Excerpts from a spatial reasoning dataset:

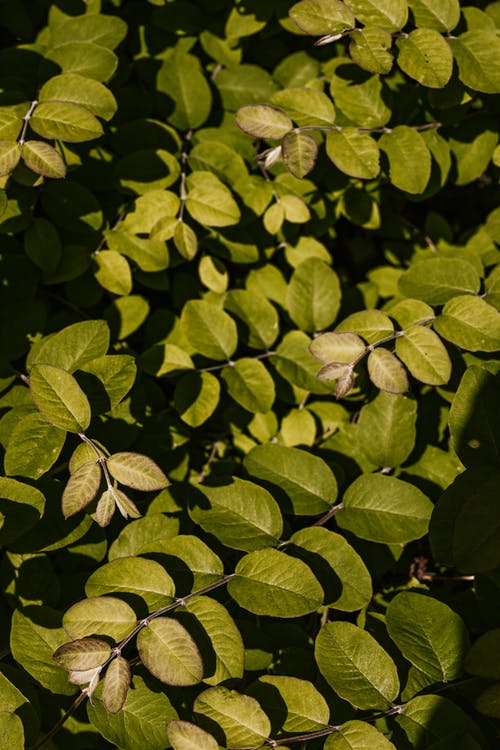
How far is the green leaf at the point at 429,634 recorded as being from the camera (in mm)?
1515

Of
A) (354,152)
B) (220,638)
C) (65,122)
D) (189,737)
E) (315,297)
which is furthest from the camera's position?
(315,297)

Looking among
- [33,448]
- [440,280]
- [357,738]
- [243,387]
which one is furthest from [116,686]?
[440,280]

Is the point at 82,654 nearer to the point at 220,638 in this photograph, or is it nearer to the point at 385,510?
the point at 220,638

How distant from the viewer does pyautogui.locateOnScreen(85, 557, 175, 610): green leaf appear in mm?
1501

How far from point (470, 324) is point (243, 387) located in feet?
2.18

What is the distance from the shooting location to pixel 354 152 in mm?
1926

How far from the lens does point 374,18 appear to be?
6.08ft

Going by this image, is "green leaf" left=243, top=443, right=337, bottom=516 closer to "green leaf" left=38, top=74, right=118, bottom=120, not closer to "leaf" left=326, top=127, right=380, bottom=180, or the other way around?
"leaf" left=326, top=127, right=380, bottom=180

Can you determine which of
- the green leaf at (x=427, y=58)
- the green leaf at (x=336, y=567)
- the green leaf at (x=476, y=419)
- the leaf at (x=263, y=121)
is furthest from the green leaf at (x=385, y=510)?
the green leaf at (x=427, y=58)

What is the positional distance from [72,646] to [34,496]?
36 cm

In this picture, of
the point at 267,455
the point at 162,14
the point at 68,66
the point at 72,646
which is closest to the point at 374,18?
the point at 162,14

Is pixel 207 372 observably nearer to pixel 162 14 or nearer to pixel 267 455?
pixel 267 455

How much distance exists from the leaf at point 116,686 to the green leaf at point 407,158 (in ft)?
4.76

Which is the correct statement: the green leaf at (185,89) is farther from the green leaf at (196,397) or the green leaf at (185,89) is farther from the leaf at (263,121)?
the green leaf at (196,397)
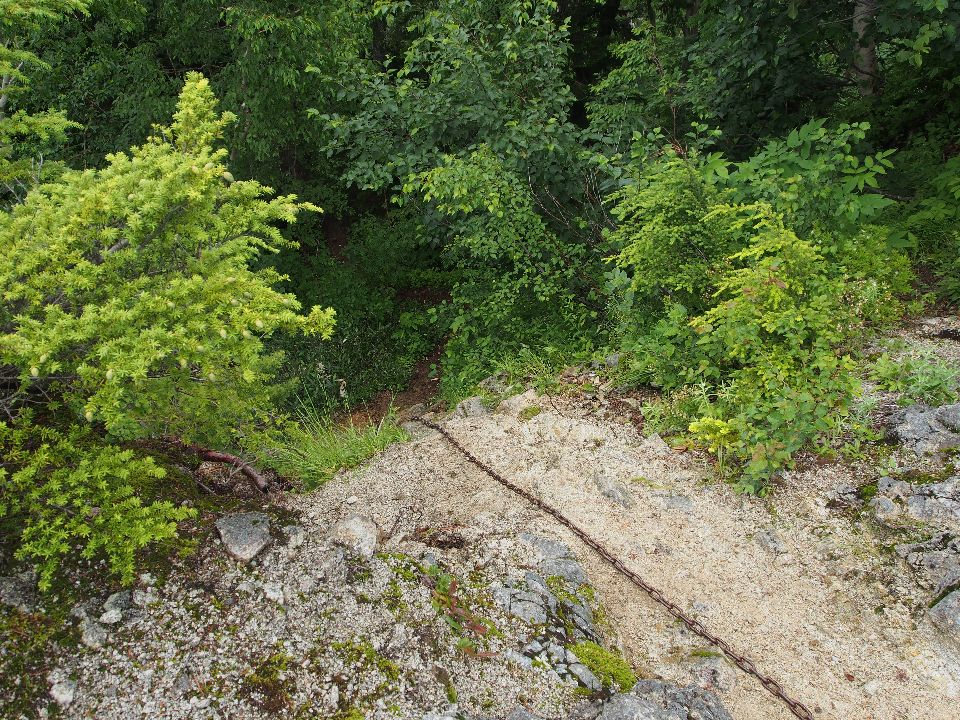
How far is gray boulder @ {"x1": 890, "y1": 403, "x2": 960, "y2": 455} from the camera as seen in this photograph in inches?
152

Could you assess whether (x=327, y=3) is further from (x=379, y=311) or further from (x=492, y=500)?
(x=492, y=500)

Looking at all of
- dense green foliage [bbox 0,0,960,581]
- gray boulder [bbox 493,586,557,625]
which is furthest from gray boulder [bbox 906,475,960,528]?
gray boulder [bbox 493,586,557,625]

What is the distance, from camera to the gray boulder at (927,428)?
12.6 feet

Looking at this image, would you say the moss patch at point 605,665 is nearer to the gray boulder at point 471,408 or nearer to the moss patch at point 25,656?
the moss patch at point 25,656

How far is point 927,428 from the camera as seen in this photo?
3959 mm

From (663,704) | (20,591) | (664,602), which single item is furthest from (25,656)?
(664,602)

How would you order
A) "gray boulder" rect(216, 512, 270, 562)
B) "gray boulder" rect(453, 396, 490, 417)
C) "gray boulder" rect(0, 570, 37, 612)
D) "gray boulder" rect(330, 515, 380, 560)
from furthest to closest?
"gray boulder" rect(453, 396, 490, 417)
"gray boulder" rect(330, 515, 380, 560)
"gray boulder" rect(216, 512, 270, 562)
"gray boulder" rect(0, 570, 37, 612)

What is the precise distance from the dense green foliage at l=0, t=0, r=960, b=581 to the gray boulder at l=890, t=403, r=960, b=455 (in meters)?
0.19

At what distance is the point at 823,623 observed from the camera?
324 cm

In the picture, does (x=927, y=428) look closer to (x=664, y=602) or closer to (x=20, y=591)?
(x=664, y=602)

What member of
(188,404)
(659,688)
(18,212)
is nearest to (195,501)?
(188,404)

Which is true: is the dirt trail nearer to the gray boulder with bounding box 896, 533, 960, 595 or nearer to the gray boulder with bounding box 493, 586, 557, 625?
the gray boulder with bounding box 896, 533, 960, 595

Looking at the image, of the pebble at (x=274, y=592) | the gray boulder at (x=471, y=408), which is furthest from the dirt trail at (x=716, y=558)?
the pebble at (x=274, y=592)

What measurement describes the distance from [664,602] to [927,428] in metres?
1.97
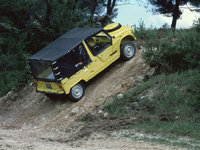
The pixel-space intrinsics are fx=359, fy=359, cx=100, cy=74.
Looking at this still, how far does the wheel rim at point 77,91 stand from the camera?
13.7 meters

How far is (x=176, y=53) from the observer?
1366cm

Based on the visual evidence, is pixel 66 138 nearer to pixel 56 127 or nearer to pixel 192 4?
pixel 56 127

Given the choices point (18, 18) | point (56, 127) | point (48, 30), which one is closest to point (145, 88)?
point (56, 127)

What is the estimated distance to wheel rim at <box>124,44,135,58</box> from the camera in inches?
602

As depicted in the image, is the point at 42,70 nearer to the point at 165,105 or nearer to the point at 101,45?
the point at 101,45

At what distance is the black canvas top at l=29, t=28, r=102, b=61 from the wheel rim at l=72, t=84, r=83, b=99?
148cm

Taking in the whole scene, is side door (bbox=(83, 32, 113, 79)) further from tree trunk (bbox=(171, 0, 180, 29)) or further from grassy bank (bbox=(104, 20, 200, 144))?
tree trunk (bbox=(171, 0, 180, 29))

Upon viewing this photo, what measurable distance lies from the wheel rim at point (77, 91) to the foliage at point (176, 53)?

> [Brief]
Reproduce all of the lines above word for word, leaving out the pictures.

> [In response]
How far is the green leaf at the point at 429,634 recorded as being from the camera (in mm)?
1515

Of
A) (354,152)
B) (220,638)
C) (65,122)
D) (189,737)
E) (315,297)
which is furthest from the camera's position?
(315,297)

Looking among
- [33,448]
- [440,280]
- [357,738]
- [243,387]
which one is furthest from [116,686]?
[440,280]

Is the point at 82,654 nearer to the point at 220,638 in this photograph, or is it nearer to the point at 385,510?
the point at 220,638

How distant from the viewer does pyautogui.locateOnScreen(85, 557, 175, 610): green leaf appear in mm?
1501

How far from point (470, 324) is point (243, 387) located in feet?
2.18

What is the distance from the shooting location to pixel 354 152 in mm?
1926

How far from the lens does point 374,18 appear to be?
6.08ft

Going by this image, is "green leaf" left=243, top=443, right=337, bottom=516 closer to "green leaf" left=38, top=74, right=118, bottom=120, not closer to "leaf" left=326, top=127, right=380, bottom=180, or the other way around?
"leaf" left=326, top=127, right=380, bottom=180

Can you determine which of
- the green leaf at (x=427, y=58)
- the green leaf at (x=336, y=567)
- the green leaf at (x=476, y=419)
- the leaf at (x=263, y=121)
is furthest from the green leaf at (x=385, y=510)?
the green leaf at (x=427, y=58)

What is the positional distance from [72,646] to [34,496]?
36 cm

In this picture, of
the point at 267,455
the point at 162,14
the point at 68,66
the point at 72,646
which is closest to the point at 374,18?
the point at 162,14

Is pixel 207 372 observably nearer to pixel 162 14 or nearer to pixel 267 455?
pixel 267 455

How much distance exists from the leaf at point 116,686 to the green leaf at point 407,158 (in ft)?
4.76

Which is the correct statement: the green leaf at (185,89) is farther from the green leaf at (196,397) or the green leaf at (185,89) is farther from the leaf at (263,121)?
the green leaf at (196,397)
How far is gray boulder @ {"x1": 890, "y1": 403, "x2": 960, "y2": 455} from the camera as seen in this photograph in inches?
152

Could you assess whether (x=327, y=3) is further from (x=379, y=311) or further from (x=492, y=500)?
(x=492, y=500)

Looking at all of
- dense green foliage [bbox 0,0,960,581]
- gray boulder [bbox 493,586,557,625]
which is furthest from gray boulder [bbox 906,475,960,528]?
gray boulder [bbox 493,586,557,625]

What is the distance, from camera to the gray boulder at (927,428)?
12.6 feet

Looking at this image, would you say the moss patch at point 605,665 is nearer to the gray boulder at point 471,408 or nearer to the moss patch at point 25,656?
the moss patch at point 25,656

How far is point 927,428 from the camera as seen in this photo?
3959 mm

From (663,704) | (20,591) | (664,602), which single item is furthest from (25,656)?
(664,602)

How would you order
A) "gray boulder" rect(216, 512, 270, 562)
B) "gray boulder" rect(453, 396, 490, 417)
C) "gray boulder" rect(0, 570, 37, 612)
D) "gray boulder" rect(330, 515, 380, 560)
from furthest to closest?
"gray boulder" rect(453, 396, 490, 417)
"gray boulder" rect(330, 515, 380, 560)
"gray boulder" rect(216, 512, 270, 562)
"gray boulder" rect(0, 570, 37, 612)

What is the precise distance from the dense green foliage at l=0, t=0, r=960, b=581 to the gray boulder at l=890, t=403, r=960, b=455 (in meters)?
0.19

At what distance is the point at 823,623 observed from the camera?
324 cm

In the picture, does (x=927, y=428) look closer to (x=664, y=602) or closer to (x=20, y=591)?
(x=664, y=602)

What member of
(188,404)
(659,688)
(18,212)
is nearest to (195,501)?
(188,404)

Which is true: is the dirt trail nearer to the gray boulder with bounding box 896, 533, 960, 595 or nearer to the gray boulder with bounding box 493, 586, 557, 625?
the gray boulder with bounding box 896, 533, 960, 595

Looking at the image, of the pebble at (x=274, y=592) | the gray boulder at (x=471, y=408), which is furthest from the dirt trail at (x=716, y=558)?
the pebble at (x=274, y=592)

What measurement describes the distance from [664,602] to [927,428] in metres?
1.97
The pixel-space intrinsics are fx=359, fy=359, cx=100, cy=74.
Looking at this still, how far does the wheel rim at point 77,91 stand from the camera?
13.7 meters

How far is (x=176, y=53) from the observer?
1366cm

Based on the visual evidence, is pixel 66 138 nearer to pixel 56 127 or nearer to pixel 192 4?
pixel 56 127

Given the choices point (18, 18) | point (56, 127) | point (48, 30), which one is closest to point (145, 88)?
point (56, 127)

What is the estimated distance to wheel rim at <box>124,44,135,58</box> from the camera in inches?
602

As depicted in the image, is the point at 42,70 nearer to the point at 165,105 or nearer to the point at 101,45?
the point at 101,45

At what distance is the black canvas top at l=29, t=28, r=102, b=61 from the wheel rim at l=72, t=84, r=83, b=99?
148cm

Taking in the whole scene, is side door (bbox=(83, 32, 113, 79)) further from tree trunk (bbox=(171, 0, 180, 29)) or further from grassy bank (bbox=(104, 20, 200, 144))?
tree trunk (bbox=(171, 0, 180, 29))

Upon viewing this photo, what measurable distance lies from the wheel rim at point (77, 91) to the foliage at point (176, 53)?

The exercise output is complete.